Source excerpt
▬▬▬▬▬▬
About the Trading Post
Jeannette and Harry Ayer moved to Mille Lacs in 1918 where they applied for and recieved a license by the Bureau of Indian Affairs to trade with the Indians at Vinelend. In 1920 the Ayers built a store on the present location of the museum and trading post. (Pictured at right: Indian Trading Post, Mille Lacs, 1920.) Initially the Trading Post was operated as a general store, selling both food and non-food staples such as gasoline, cloth and sewing supplies. In the late 1920s the Ayers also added rental cottages, a dining room, a boat-building business and started guiding fishing expeditions.
The Ayers employed a number of local band members. In 1923 when the boat-building business began, 18 Indian men were working for the Ayers. The Trading Post and the additional businesses were a major part of the Mille Lacs economy and community. (Pictured at left: Interior of Trading Post, showing Ojibwe and other Indian crafts for sale, 1935.) By the 1940s, the later businesses were dissolved and the Trading Post changed it's merchandising plan. Capitalizing on the opportunity to acquire local Ojibwe craftworks and their location near Minnesota's Scenic Highway (now Hwy. 169) the Ayers prospered by selling American Indian arts and crafts from throughout the United States. During this time, the Ayers kept a display of their personal collection of Indian-made objects in the back room of the store. In the late 1950s they built a cinder-block museum to house the collection. In 1959 the Ayers retired and donated the collection, buildings and land to the Minnesota Historical Society. In August 1960 the state opened the first Mille Lacs Indian Museum. In 1996 a new museum and restored Trading Post opened. Changes to the Trading Post included reinstalling the original south porch entrance, installing new windows to match historic locations, and returning original interior finishes. Outside, signs and gas pumps recreate the 1930s roadside tourist stop.
▬▬▬▬▬▬
Material supplied
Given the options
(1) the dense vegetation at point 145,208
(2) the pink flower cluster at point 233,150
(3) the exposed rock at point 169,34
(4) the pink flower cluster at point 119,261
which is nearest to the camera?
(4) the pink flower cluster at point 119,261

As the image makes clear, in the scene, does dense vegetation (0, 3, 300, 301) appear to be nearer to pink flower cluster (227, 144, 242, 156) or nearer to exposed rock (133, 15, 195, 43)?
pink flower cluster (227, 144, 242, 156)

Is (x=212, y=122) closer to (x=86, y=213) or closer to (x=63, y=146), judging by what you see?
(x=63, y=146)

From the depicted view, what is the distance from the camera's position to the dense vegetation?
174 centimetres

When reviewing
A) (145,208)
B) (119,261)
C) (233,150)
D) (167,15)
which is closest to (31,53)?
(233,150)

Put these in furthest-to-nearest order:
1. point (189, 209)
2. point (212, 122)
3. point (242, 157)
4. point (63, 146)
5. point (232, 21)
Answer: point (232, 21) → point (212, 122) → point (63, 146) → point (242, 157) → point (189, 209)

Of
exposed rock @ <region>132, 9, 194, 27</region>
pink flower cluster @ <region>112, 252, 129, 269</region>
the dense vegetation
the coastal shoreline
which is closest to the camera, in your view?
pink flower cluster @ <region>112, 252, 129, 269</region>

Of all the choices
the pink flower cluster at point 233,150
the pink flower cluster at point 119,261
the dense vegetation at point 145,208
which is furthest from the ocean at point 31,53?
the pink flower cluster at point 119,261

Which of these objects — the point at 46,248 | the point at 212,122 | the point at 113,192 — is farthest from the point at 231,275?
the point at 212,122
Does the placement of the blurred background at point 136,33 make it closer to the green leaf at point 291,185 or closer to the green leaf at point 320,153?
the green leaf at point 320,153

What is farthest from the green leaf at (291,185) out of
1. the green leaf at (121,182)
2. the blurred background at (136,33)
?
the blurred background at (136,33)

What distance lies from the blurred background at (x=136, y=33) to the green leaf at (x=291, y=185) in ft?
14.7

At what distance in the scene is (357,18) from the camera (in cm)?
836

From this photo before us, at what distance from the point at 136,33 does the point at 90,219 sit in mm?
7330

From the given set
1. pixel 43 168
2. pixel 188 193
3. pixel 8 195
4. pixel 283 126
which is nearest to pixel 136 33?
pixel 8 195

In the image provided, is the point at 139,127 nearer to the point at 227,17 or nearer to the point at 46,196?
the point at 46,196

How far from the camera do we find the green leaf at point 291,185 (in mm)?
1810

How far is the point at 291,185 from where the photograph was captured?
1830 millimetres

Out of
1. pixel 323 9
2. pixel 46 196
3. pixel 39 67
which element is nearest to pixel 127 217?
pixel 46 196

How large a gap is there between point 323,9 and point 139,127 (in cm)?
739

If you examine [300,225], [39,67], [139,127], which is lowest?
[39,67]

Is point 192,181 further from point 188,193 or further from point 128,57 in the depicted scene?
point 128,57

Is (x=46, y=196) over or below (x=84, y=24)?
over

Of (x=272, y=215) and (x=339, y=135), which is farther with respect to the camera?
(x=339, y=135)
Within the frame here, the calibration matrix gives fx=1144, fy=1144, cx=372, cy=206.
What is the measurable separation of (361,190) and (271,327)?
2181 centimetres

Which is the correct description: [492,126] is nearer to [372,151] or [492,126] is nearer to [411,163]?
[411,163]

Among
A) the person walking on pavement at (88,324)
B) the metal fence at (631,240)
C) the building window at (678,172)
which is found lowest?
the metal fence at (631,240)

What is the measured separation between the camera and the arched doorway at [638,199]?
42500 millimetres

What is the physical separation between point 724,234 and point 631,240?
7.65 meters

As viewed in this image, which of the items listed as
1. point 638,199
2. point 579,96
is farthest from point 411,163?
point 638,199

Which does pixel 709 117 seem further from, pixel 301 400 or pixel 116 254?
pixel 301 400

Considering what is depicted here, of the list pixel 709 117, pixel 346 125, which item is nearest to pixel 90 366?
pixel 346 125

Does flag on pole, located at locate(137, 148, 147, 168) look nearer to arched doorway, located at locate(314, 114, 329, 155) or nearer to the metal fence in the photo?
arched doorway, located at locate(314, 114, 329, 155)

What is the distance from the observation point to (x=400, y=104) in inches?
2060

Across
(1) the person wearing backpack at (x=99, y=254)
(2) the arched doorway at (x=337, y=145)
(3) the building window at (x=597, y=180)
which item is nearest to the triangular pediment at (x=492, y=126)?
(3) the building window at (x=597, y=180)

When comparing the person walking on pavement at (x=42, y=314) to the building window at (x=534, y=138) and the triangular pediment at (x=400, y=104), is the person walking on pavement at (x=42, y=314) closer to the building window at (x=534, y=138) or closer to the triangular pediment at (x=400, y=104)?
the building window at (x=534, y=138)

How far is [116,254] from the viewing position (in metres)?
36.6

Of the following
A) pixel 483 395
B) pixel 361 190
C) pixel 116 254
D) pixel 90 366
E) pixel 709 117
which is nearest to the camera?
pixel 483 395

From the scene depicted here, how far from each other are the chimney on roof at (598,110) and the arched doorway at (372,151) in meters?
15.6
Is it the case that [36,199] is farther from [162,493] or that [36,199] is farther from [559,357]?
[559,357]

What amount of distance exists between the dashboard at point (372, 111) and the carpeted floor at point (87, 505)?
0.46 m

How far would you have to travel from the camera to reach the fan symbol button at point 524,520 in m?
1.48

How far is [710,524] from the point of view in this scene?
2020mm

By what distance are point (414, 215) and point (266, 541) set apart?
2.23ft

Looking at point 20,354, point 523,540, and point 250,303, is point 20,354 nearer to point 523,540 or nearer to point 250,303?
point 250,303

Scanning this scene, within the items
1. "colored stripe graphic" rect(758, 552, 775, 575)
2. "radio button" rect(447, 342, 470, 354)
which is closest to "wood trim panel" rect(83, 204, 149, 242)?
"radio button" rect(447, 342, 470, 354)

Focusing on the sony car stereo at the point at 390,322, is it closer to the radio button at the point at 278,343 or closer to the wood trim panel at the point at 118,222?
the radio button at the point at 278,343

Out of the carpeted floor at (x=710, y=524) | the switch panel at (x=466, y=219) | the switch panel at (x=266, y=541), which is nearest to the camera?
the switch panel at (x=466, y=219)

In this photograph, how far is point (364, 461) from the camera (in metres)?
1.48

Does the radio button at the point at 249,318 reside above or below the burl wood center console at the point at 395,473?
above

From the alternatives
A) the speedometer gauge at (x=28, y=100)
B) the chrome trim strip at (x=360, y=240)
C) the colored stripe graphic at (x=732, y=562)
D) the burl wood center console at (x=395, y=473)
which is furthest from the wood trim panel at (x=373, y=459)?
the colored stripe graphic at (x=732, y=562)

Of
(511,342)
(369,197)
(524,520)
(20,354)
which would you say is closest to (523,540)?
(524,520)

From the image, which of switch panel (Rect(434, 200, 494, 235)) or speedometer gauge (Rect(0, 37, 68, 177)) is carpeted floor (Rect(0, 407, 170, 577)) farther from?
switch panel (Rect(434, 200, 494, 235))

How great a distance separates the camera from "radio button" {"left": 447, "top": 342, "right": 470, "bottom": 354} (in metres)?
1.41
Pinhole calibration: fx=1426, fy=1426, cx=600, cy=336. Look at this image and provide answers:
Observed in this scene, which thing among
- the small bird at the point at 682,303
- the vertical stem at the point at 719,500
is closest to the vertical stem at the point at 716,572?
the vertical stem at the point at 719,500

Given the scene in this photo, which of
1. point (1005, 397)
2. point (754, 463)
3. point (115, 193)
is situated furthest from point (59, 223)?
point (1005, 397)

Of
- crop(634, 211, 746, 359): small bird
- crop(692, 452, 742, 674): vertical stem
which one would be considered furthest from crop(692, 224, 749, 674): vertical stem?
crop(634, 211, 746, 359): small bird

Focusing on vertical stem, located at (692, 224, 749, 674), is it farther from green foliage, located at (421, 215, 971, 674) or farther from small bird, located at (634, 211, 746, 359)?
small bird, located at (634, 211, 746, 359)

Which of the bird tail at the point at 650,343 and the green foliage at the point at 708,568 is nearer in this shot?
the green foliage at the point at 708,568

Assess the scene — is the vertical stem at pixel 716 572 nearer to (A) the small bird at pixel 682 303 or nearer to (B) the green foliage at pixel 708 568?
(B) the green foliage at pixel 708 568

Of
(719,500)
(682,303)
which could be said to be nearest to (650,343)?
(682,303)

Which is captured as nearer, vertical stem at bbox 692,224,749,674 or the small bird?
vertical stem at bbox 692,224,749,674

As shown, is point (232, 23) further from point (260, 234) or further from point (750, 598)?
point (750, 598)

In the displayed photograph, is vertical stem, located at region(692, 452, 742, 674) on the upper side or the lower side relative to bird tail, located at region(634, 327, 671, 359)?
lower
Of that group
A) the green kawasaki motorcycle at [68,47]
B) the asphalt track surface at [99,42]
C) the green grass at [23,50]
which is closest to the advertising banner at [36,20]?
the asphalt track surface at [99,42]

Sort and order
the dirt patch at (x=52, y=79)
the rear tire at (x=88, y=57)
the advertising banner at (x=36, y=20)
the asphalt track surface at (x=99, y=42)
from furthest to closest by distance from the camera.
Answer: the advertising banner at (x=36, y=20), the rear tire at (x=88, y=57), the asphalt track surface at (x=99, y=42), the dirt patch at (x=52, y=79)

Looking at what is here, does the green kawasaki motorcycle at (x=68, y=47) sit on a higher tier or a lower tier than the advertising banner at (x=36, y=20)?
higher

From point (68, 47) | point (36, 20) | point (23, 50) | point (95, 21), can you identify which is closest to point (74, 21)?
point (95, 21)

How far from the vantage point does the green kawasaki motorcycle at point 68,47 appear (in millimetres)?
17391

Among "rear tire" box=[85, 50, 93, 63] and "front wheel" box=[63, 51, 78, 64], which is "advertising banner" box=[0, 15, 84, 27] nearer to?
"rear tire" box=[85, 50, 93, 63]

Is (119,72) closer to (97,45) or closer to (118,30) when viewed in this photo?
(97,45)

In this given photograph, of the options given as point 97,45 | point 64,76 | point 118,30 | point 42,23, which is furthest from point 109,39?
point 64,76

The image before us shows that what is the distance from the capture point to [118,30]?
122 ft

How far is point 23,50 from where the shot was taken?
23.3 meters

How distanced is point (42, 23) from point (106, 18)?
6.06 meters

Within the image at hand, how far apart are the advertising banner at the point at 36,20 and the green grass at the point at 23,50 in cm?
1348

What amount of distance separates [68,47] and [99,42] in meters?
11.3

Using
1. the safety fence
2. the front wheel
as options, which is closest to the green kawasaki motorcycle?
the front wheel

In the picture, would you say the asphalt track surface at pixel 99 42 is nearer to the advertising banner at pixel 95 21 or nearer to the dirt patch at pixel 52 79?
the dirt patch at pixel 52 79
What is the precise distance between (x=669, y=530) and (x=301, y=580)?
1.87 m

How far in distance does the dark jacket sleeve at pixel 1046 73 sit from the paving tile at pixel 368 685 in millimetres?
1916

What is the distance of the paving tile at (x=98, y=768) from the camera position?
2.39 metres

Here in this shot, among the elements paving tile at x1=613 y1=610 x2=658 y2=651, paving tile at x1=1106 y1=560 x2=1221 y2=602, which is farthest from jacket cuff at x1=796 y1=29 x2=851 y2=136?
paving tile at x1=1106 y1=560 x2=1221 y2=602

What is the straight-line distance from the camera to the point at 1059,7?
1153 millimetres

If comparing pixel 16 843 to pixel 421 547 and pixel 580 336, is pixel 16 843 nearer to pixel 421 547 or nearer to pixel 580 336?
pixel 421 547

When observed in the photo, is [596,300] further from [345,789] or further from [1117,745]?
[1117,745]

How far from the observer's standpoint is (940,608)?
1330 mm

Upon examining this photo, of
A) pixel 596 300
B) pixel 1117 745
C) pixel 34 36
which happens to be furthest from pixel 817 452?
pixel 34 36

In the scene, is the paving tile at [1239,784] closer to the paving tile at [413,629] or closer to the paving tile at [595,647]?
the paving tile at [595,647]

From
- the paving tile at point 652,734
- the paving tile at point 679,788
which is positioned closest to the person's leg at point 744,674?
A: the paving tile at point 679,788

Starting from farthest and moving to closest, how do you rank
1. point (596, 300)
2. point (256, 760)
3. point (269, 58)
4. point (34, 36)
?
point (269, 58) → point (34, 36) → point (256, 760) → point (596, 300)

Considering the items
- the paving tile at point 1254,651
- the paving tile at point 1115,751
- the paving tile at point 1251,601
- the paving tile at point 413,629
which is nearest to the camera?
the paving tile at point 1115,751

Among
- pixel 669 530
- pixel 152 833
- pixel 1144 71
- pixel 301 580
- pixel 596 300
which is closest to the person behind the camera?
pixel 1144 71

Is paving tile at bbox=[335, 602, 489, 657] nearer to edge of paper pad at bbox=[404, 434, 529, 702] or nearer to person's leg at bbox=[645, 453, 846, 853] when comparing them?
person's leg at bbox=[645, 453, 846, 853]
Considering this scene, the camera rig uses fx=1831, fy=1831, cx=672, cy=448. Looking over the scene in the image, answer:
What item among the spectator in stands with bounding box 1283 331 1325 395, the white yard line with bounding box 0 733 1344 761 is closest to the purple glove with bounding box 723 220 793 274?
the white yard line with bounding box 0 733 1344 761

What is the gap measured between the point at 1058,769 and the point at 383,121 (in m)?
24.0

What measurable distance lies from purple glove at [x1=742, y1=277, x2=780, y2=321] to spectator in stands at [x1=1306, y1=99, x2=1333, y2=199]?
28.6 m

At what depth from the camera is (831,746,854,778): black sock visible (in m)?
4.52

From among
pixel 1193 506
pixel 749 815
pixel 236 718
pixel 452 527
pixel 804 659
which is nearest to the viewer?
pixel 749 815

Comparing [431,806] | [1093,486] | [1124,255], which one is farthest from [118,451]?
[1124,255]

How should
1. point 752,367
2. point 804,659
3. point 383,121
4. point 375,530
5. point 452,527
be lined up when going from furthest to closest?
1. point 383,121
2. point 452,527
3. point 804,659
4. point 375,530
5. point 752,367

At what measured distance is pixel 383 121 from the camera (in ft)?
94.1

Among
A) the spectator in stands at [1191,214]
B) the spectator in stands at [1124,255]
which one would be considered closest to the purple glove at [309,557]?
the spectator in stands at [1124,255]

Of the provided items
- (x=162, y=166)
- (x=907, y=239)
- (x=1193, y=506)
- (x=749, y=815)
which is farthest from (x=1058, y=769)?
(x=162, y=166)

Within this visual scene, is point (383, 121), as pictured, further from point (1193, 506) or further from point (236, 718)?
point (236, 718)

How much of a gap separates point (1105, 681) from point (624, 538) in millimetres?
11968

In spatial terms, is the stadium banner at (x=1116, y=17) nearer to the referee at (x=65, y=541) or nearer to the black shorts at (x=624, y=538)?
▬▬▬▬▬▬
Directions
1. Rewrite the passage about the Trading Post from "About the Trading" to "guiding fishing expeditions.", putting "dry goods store" in place of "general store".
2. According to the passage about the Trading Post, how many Indian men were working for the Ayers when the boat-building business began?
None of the entries are needed for what comes next.

Final results
1.
About the Trading Post
Jeannette and Harry Ayer moved to Mille Lacs in 1918 where they applied for and recieved a license by the Bureau of Indian Affairs to trade with the Indians at Vinelend. In 1920 the Ayers built a store on the present location of the museum and trading post. (Pictured at right: Indian Trading Post, Mille Lacs, 1920.) Initially the Trading Post was operated as a dry goods store, selling both food and non-food staples such as gasoline, cloth and sewing supplies. In the late 1920s the Ayers also added rental cottages, a dining room, a boat-building business and started guiding fishing expeditions.

2. 18